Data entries
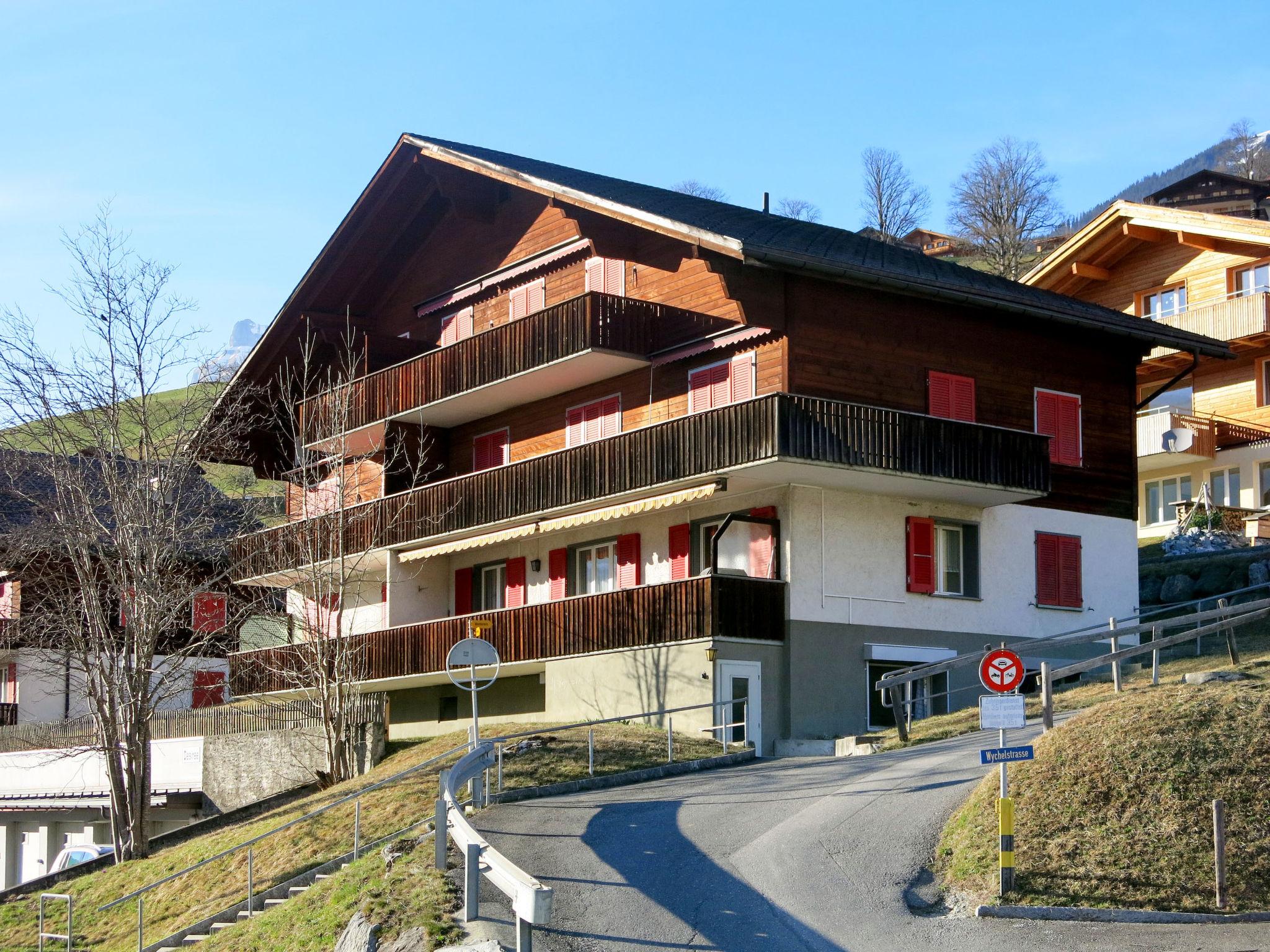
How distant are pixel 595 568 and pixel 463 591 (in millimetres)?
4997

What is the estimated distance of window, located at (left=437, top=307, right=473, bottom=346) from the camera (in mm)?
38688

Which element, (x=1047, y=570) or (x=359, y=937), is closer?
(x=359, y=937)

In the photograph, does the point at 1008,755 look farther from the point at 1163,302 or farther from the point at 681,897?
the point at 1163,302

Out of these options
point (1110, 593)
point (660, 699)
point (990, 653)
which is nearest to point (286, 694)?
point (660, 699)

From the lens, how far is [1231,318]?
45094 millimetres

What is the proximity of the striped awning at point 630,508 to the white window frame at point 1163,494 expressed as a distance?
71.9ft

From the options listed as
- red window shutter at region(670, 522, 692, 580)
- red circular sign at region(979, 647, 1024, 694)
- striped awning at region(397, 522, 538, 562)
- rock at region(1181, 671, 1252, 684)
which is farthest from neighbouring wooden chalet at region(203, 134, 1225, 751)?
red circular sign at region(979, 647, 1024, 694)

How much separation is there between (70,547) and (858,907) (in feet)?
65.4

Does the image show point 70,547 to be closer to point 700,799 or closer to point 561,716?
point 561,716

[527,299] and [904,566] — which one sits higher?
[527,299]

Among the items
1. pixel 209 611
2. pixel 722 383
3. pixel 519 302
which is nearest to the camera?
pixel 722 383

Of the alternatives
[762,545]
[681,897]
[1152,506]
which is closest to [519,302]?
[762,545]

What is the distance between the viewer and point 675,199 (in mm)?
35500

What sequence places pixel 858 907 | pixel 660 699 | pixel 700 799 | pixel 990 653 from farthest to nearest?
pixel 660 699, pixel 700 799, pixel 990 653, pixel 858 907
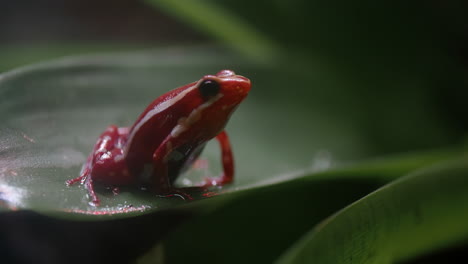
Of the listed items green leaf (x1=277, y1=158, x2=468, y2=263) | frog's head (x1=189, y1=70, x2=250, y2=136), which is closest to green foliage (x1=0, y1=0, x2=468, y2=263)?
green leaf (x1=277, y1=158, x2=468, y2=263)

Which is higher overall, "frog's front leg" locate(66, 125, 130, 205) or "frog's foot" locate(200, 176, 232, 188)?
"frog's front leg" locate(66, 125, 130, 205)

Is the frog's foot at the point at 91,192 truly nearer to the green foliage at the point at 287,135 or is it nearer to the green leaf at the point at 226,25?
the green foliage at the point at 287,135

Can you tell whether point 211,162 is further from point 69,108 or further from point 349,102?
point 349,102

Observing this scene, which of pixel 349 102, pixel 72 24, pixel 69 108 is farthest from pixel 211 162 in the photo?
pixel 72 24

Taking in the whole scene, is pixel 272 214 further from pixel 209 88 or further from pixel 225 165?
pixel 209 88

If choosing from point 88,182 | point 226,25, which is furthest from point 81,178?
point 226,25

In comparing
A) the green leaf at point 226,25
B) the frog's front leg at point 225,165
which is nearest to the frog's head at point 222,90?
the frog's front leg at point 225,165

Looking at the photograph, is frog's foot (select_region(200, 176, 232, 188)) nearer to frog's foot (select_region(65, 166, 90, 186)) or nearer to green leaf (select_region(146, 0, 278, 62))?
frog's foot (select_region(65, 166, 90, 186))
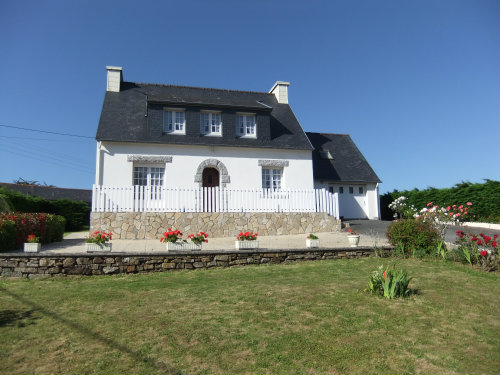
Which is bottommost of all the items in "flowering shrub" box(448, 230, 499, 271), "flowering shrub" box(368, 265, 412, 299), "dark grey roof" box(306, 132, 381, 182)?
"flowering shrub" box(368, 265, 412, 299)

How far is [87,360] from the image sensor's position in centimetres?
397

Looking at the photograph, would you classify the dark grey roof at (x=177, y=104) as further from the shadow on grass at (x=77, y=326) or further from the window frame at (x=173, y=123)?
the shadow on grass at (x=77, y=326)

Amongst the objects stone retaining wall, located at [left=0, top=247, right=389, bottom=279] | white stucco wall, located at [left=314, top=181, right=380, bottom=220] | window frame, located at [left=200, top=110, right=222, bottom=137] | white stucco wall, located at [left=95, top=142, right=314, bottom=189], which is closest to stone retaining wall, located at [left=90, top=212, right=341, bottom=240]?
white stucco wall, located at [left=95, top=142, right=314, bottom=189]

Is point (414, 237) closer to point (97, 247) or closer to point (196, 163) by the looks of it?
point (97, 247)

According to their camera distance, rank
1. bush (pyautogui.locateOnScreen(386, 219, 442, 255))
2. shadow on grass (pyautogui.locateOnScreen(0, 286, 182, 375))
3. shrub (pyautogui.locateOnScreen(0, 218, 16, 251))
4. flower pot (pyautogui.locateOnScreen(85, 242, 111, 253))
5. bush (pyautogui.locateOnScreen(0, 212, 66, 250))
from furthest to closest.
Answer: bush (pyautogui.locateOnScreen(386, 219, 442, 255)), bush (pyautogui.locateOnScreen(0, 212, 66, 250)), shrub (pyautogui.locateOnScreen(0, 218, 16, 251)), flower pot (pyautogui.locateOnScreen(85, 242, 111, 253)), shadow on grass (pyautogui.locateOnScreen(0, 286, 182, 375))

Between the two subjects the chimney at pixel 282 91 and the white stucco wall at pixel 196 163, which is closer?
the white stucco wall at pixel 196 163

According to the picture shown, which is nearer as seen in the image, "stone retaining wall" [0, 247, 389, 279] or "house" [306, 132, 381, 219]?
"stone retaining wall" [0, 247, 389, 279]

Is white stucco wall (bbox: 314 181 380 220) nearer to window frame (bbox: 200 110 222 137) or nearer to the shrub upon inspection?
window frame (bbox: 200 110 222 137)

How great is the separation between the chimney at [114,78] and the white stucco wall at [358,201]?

§ Required work: Copy only this span: the line that contains "Is point (414, 237)", the last line, and every line between them.

§ Answer to the task:
Is point (414, 237) closer to point (97, 247) or closer to point (196, 163) by the looks of it?
point (97, 247)

According to their camera distance, rank
1. bush (pyautogui.locateOnScreen(386, 219, 442, 255))
2. shadow on grass (pyautogui.locateOnScreen(0, 286, 182, 375))
3. shrub (pyautogui.locateOnScreen(0, 218, 16, 251))
4. flower pot (pyautogui.locateOnScreen(85, 242, 111, 253))
5. bush (pyautogui.locateOnScreen(0, 212, 66, 250))
from furthest to closest.
Answer: bush (pyautogui.locateOnScreen(386, 219, 442, 255)), bush (pyautogui.locateOnScreen(0, 212, 66, 250)), shrub (pyautogui.locateOnScreen(0, 218, 16, 251)), flower pot (pyautogui.locateOnScreen(85, 242, 111, 253)), shadow on grass (pyautogui.locateOnScreen(0, 286, 182, 375))

Between the two subjects the chimney at pixel 282 91 and the white stucco wall at pixel 196 163, which is closer?
the white stucco wall at pixel 196 163

According to the picture shown, which is nearer as seen in the image, "stone retaining wall" [0, 247, 389, 279] or "house" [306, 132, 381, 219]?
"stone retaining wall" [0, 247, 389, 279]

Is white stucco wall (bbox: 314 181 380 220) nearer to window frame (bbox: 200 110 222 137) or nearer to the shrub upon inspection?
window frame (bbox: 200 110 222 137)

How great is the separation between the chimney at [114,78] and the white stucco wall at [358,201]?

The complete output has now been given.